In February 2022, she was part of the
Irish mixed 4x400 metres relay team that set an indoors Irish national record in Glasgow. She travelled as a non-travelling reserve for the 2022 World Athletics Indoor Championships in Belgrade.

She was part of the Irish relay pool at the 2024 World Athletics Indoor Championships in Glasgow, and the 2024 World Athletics Relays in Nassau, Bahamas.

In June 2024, she placed second behind Sophie Becker in the 400 metres at the Irish Athletics Championships. In July 2024, she was officially selected for the relay pool at the 2024 Paris Olympics.

She finished third at the Irish Indoor Athletics Championship at Abbotstown on 23 February 2025 in the 400 metres. She was named in the Irish team for the 2025 European Athletics Indoor Championships in Apeldoorn, where she ran an indoor personal best of 53.16 seconds. In the women's 4x400m relay she ran with the Irish team placing sixth overall.

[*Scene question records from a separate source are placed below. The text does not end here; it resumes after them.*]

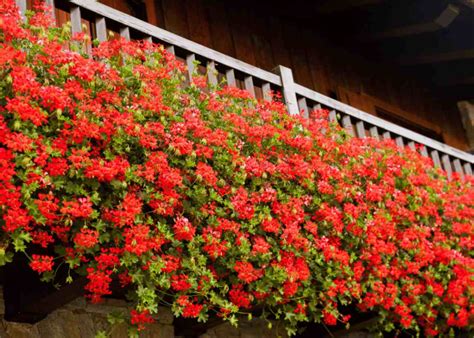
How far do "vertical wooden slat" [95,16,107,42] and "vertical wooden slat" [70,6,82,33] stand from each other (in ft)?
0.50

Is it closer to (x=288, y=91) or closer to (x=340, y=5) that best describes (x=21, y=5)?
(x=288, y=91)

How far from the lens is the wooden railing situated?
208 inches

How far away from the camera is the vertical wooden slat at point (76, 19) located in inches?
200

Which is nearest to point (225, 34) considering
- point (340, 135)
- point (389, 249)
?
point (340, 135)

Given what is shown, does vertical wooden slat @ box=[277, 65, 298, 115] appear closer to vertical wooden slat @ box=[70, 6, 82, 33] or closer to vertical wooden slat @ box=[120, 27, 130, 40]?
vertical wooden slat @ box=[120, 27, 130, 40]

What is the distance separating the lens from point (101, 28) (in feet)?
17.3

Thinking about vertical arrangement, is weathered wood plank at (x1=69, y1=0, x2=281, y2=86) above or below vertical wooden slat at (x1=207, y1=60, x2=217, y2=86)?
above

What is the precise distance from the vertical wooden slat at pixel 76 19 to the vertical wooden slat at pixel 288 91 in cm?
192

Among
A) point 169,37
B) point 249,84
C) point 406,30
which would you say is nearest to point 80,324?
point 169,37

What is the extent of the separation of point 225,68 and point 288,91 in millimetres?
603

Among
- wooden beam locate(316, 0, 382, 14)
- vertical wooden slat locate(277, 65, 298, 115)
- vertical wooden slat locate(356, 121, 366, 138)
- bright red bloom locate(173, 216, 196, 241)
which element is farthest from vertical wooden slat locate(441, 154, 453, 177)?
bright red bloom locate(173, 216, 196, 241)

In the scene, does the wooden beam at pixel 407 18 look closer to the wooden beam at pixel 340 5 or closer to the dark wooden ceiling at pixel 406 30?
the dark wooden ceiling at pixel 406 30

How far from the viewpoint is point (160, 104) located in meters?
4.80

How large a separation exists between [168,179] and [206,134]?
56 cm
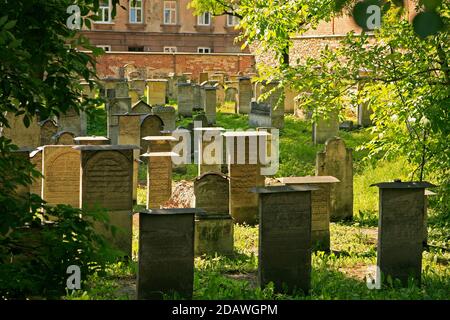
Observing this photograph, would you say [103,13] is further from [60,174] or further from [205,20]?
[205,20]

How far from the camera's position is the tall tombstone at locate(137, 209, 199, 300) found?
7.62 m

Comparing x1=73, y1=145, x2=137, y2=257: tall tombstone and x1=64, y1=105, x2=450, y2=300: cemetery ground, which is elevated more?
x1=73, y1=145, x2=137, y2=257: tall tombstone

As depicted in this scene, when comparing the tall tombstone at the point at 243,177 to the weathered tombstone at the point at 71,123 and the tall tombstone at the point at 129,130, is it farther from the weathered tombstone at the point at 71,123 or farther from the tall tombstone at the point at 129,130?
the weathered tombstone at the point at 71,123

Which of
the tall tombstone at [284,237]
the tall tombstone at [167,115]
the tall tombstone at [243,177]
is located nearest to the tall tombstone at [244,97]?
the tall tombstone at [167,115]

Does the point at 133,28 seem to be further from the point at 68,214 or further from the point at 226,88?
the point at 68,214

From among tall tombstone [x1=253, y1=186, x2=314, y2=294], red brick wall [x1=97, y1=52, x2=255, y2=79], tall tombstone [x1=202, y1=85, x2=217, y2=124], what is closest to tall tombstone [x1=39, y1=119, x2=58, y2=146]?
tall tombstone [x1=202, y1=85, x2=217, y2=124]

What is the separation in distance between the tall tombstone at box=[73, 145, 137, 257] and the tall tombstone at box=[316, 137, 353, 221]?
4509 mm

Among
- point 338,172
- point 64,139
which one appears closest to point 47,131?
point 64,139

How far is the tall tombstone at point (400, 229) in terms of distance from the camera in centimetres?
855

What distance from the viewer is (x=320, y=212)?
11328 mm

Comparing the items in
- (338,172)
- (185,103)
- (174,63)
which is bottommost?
(338,172)

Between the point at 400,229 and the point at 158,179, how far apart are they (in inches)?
246

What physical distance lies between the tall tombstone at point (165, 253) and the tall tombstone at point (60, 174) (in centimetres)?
482

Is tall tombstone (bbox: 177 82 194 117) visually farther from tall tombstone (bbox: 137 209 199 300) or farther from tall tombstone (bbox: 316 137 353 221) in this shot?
tall tombstone (bbox: 137 209 199 300)
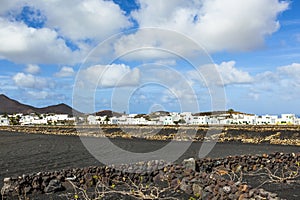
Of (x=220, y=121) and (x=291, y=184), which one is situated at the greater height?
(x=220, y=121)

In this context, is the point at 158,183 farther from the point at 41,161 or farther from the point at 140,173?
the point at 41,161

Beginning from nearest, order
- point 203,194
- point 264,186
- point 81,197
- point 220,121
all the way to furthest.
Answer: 1. point 203,194
2. point 81,197
3. point 264,186
4. point 220,121

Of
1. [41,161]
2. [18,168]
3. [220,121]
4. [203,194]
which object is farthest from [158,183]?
[220,121]

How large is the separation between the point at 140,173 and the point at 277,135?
3166 centimetres

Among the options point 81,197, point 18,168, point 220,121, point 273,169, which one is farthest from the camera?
point 220,121

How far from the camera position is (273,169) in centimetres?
1573

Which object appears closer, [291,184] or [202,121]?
[291,184]

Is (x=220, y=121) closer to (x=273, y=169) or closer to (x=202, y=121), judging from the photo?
(x=202, y=121)

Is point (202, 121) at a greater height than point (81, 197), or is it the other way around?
point (202, 121)

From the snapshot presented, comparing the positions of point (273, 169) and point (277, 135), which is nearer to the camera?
point (273, 169)

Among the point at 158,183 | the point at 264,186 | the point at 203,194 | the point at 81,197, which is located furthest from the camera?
the point at 158,183

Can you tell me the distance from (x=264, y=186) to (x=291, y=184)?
969 millimetres

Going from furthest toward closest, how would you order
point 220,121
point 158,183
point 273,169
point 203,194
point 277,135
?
point 220,121, point 277,135, point 273,169, point 158,183, point 203,194

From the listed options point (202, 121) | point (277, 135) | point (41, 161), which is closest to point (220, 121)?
point (202, 121)
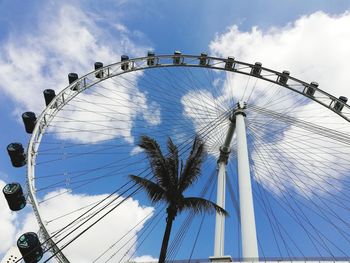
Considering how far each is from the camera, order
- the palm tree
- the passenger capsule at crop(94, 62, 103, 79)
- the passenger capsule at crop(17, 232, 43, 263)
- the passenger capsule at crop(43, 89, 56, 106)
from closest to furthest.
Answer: the palm tree < the passenger capsule at crop(17, 232, 43, 263) < the passenger capsule at crop(43, 89, 56, 106) < the passenger capsule at crop(94, 62, 103, 79)

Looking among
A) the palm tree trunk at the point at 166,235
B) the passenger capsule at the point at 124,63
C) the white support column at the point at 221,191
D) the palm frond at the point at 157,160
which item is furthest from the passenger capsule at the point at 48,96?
the palm tree trunk at the point at 166,235

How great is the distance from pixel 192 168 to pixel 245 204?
4.65 m

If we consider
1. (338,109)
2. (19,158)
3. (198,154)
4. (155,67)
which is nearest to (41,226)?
(19,158)

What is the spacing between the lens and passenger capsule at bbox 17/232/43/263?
16.1m

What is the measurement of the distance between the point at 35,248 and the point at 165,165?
270 inches

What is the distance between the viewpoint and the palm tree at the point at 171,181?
48.6 ft

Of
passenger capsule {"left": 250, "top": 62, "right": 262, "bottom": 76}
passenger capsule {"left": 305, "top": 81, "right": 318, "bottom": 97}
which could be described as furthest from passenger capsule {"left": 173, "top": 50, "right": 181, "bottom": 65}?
passenger capsule {"left": 305, "top": 81, "right": 318, "bottom": 97}

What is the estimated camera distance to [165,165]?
50.0 feet

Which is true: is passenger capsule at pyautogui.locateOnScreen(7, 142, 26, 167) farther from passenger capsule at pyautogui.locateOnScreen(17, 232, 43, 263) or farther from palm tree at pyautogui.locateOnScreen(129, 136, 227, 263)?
palm tree at pyautogui.locateOnScreen(129, 136, 227, 263)

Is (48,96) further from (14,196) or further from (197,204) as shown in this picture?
(197,204)

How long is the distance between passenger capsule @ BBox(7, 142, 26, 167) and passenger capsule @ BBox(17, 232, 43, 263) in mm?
5233

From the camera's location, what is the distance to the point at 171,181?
592 inches

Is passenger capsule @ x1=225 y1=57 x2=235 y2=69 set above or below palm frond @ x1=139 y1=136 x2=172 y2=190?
above

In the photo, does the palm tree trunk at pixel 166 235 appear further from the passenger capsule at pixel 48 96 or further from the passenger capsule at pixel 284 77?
the passenger capsule at pixel 284 77
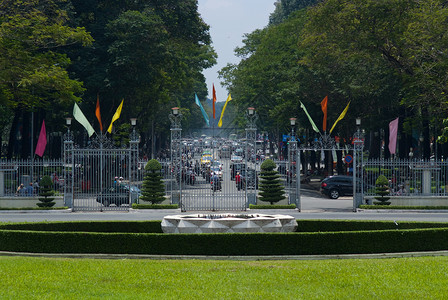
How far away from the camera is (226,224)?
18.0m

She was selected for the Irish relay pool for the 2025 World Athletics Relays in Guangzhou, China in May 2025 where she ran with the women's 4x400m relay team which successfully qualified for the 2025 world championships. She was runner-up to Sophie Becker in the 400m at the 2025 Irish Athletics Championships. She was named in the Irish relay pool for the 2025 World Athletics Championships in Tokyo, Japan, where she ran in the women's x 400 metres relay.

McCann was named in the Irish team for the 2026 World Athletics Relays in Botswana, running in the women’s 4 x 400 m relay as they secured qualification for the 2027 World Championships. On 26 July, McCann won the national title in the 400 metres at the 2026 Irish Championships, finishing ahead of defending champion Sophie Becker.